The slogan "Sino-Russian friendship passes down from generation to generation" rang out in the square of Beijing Exhibition Centre on Sunday.
Echoing the grand Victory Day military parade in Moscow's Red Square, Russia, almost 400 people gathered in Beijing, joining the "Immortal Regiment" march to commemorate the 76th anniversary of the end of the Great Patriotic War.
Large number of descendants of Soviet Union and Chinese soldiers who took part in battles against Nazi Germany held up pictures of their relatives and friends during the march. They sang the well-known Russian song "Katyusha" and talked about the turbulent years and touching stories from the past.
The "Immortal Regiment" is an annual event that commemorates World War II soldiers in marches held across Russia and other countries in early May. It first took place in 2012 in Russia's Tomsk and it's dedicated to the Soviet Union's victory against the Nazis invasion in World War II (1941-45) that claimed the lives of more than 26 million Soviet citizens.
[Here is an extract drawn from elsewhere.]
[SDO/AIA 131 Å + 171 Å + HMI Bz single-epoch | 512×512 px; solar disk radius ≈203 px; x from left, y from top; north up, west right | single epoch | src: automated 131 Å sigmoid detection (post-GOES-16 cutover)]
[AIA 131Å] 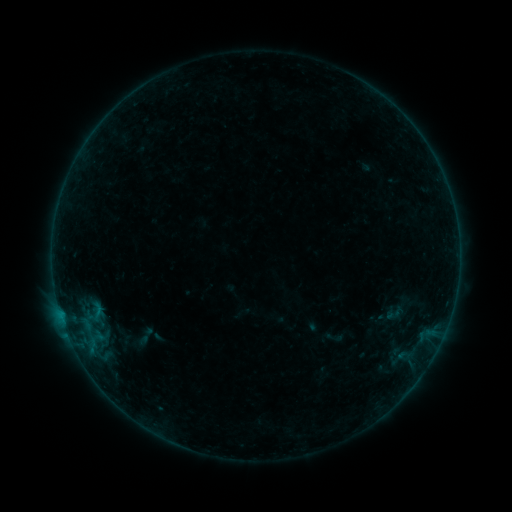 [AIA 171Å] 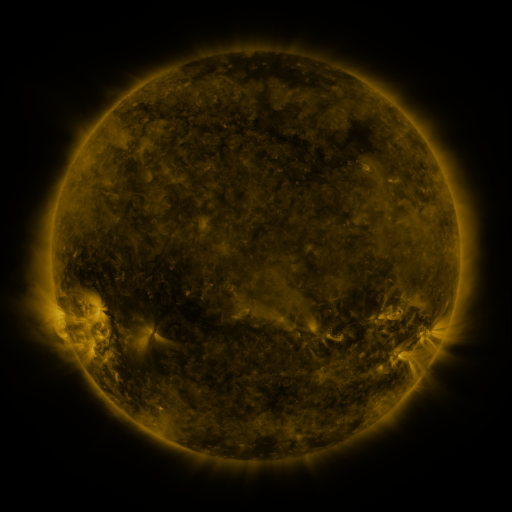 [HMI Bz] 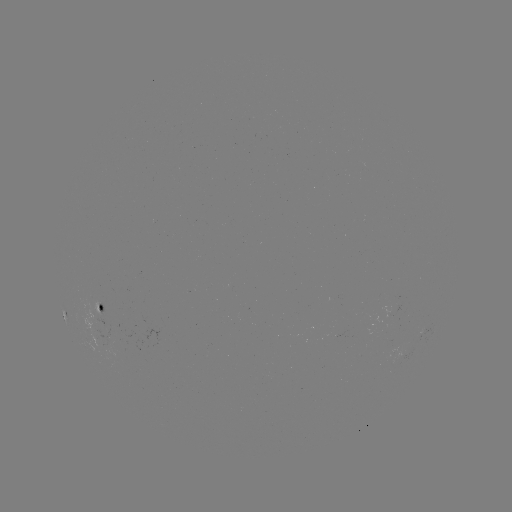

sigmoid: (384, 301, 405, 324)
This event is close to the hearts of Russians as well as our Chinese colleagues. It's a sign of appreciation for their ancestors, for their grandfather's great grandfather's fathers, who gave their lives to achieve the victory over fascism and militarism. For us to live happily now, Dmitrii Lukiantsev, minister counselor of the Russian Embassy in China, told the Global Times.
"We (Chinese and Russian) are brothers, the fact that the Chinese soldiers fought alongside the Soviet soldiers in the Great Patriotic War, the war against the Japanese invasion in China, shows that we have common interests, common feelings, common goals, we are together," he said.
Li Doli, 85, walked in the parade with a picture of Mao Anying, the son of late leader Mao Zedong. The banner behind him read in Russian "Ivanovo International Children's Home fought in the Patriotic War."
The Ivanovo International Children's Home, about 300 kilometers east of Moscow, used to be a home for the children of revolutionaries around the world.
"I was only 5 years old when the Soviet Great Patriotic War broke out, but I witnessed many of my older brothers in children's homes in the Ivanovo, including Mao Anying, who bravely joined the Soviet Red Army and fought in the marches into Belarus, Poland and Czechoslovakia and the battle in Berlin. Their spirits always inspired us," Li told the Global Times.
"I have attended the 'Immortal Regiment' march almost every year since it started in Beijing in 2016. Last year, affected by the COVID-19 pandemic, most of the commemoration activities were canceled worldwide or went virtual. We held up the photo in front of the window of our house to commemorate this moment," Yunhong, the daughter of late Chinese Air Force Commander Liu Yalou, told the Global Times.
From 1939-41, Liu was sent to study in Frunze Military Academy in Moscow, and was commissioned as a major in the Soviet Red Army. He fought many hard battles including the Battle of Stalingrad.
"We hope that this firm, blood-bought friendship between Russia and China will be passed on forever," Ren Gongwei, whose grandfather Ren Fuchen, a commander of a Chinese regiment of the Soviet Red Army during the Russian Civil War, told the Global Times.
This is the third time Ren Gongwei has taken part in the march. This year he joined with his fellow members of the "Soviet Eagles" tracing group, which dedicated to finding the burial sites of Soviet Air Force volunteers who supported the War against Japanese Aggression (1931-45) in China.
"There is a monument of my grandfather in the Ural region of Russia. And we now hope that the Soviet soldiers will be remembered more in China as well," Ren said.
Lukiantsev said currently the effective control of the COVID-19 epidemic in China made him confident in organizing these activities to show the friendship between China and Russia.
"I have high hopes that this event will be taking place in Beijing and in other cities in China in the coming years," he said.